The Periophtalmidae perch themselves on bushes and retract their eyes into their skull, sniffing. Other equally rare fish carry their eyes at the end of an extendible stem: it is as practical as it is attractive. But most can only gyrate their ocular globes in their sockets, often independent of each other.

Without eyelids or folds, the round eyes of the fish express permanent astonishment. Yet such an air of surprise is justified upon meeting sea horses and their slow moving circular figures, incapable as they are of fleeing; but flight would hardly be permitted, given their dignified stance.

And what shall the other fish say of these vertical brethren, with their dignified sadness, imprint of ancient gargoyles?

And what about their moral standards!

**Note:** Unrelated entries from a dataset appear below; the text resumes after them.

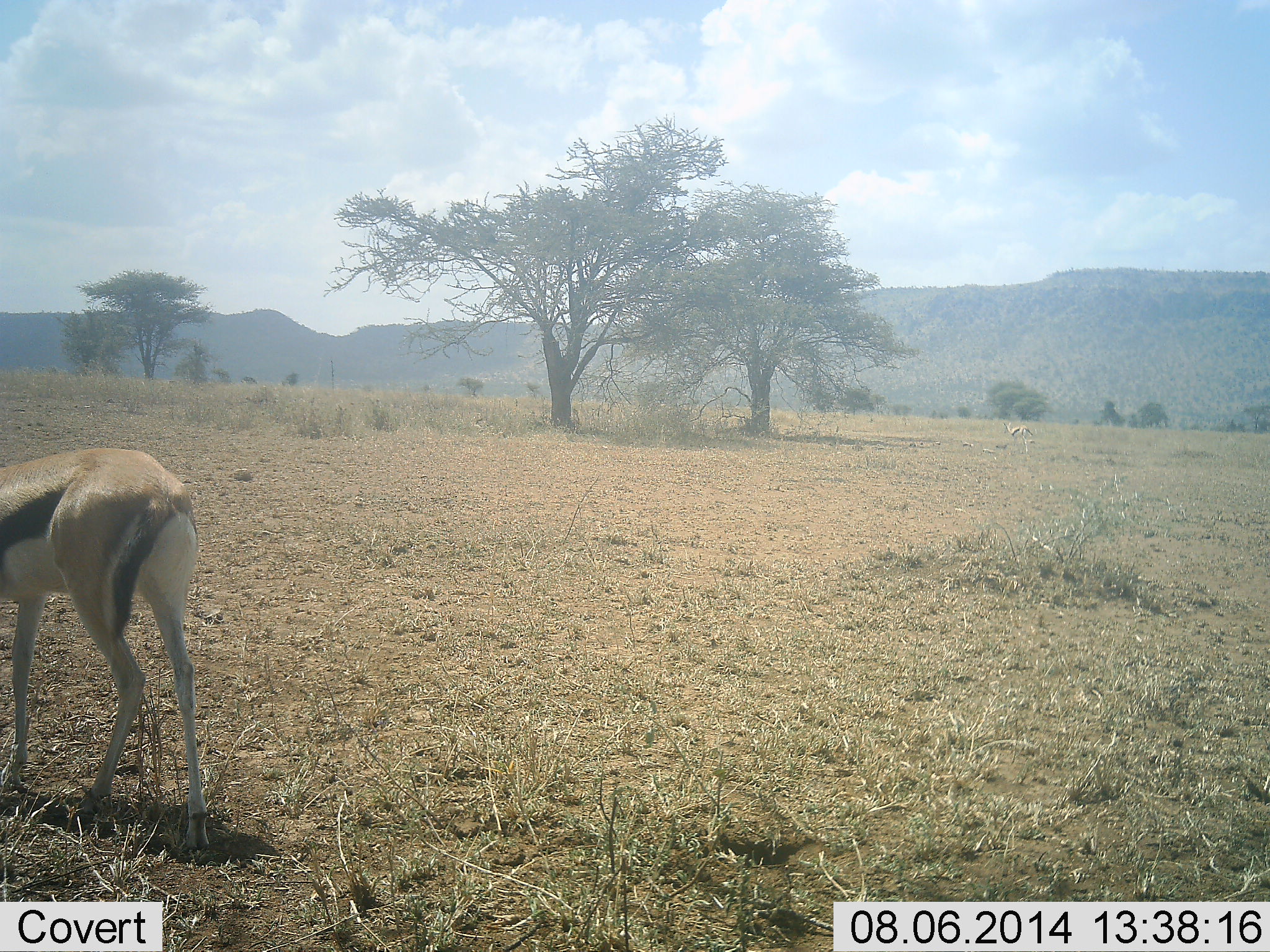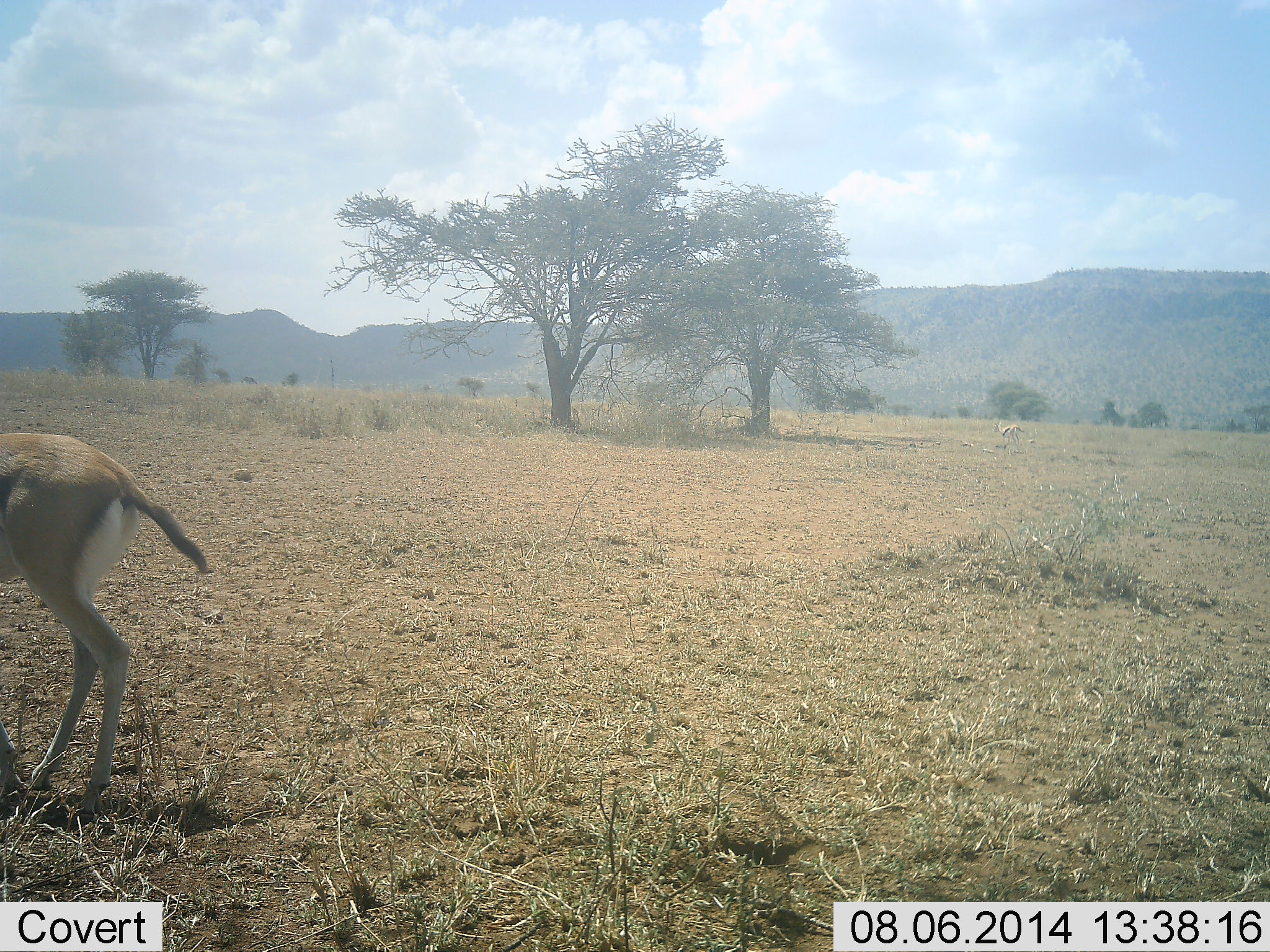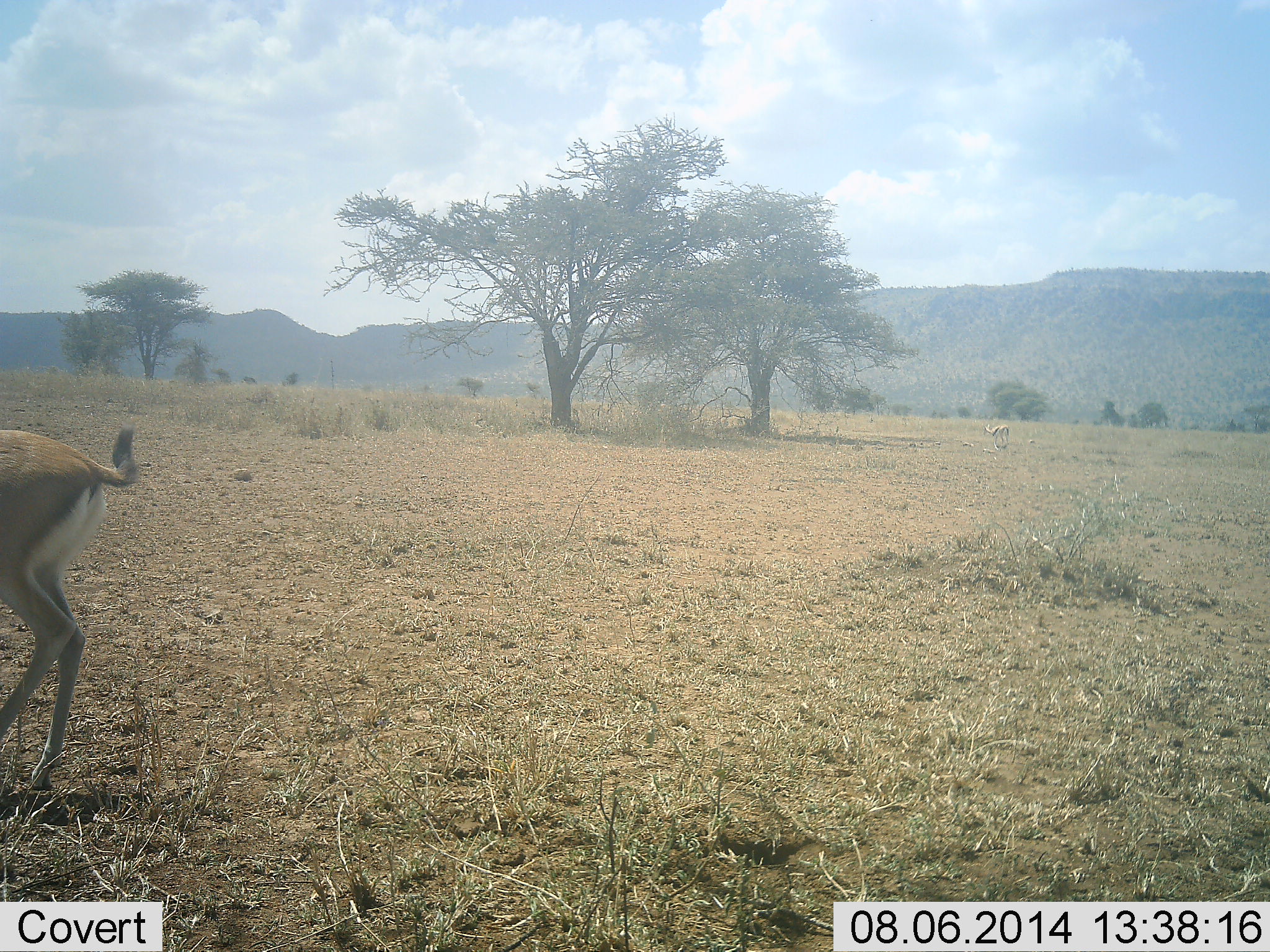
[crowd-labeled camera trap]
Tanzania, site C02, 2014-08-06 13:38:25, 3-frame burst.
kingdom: Animalia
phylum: Chordata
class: Mammalia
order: Artiodactyla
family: Bovidae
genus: Eudorcas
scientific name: Eudorcas thomsonii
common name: thomson's gazelle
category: gazellethomsons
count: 2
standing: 30%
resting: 0%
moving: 70%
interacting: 0%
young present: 0%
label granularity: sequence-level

Not only does the female take the male by thrusting her cloacal sac into the pouch of the latter's stomach, but she also transfers her two hundred eggs to him. The male then fertilizes them, after which he carries them for several weeks: a genuine placenta is formed that makes the father's blood participate in nourishing the embryos. This is followed by a painful delivery rich in suffering and agonizing labor.

If only all ended there! But the damned secretion of gases continues in the pouch after the last-born has been expelled. Sometimes the lips of the orifice get stuck together; the pouch swells up and leaves the male floating with his head upside down, which is no enviable position.


Jean Painlevé, "Etonnement", ca. 1946.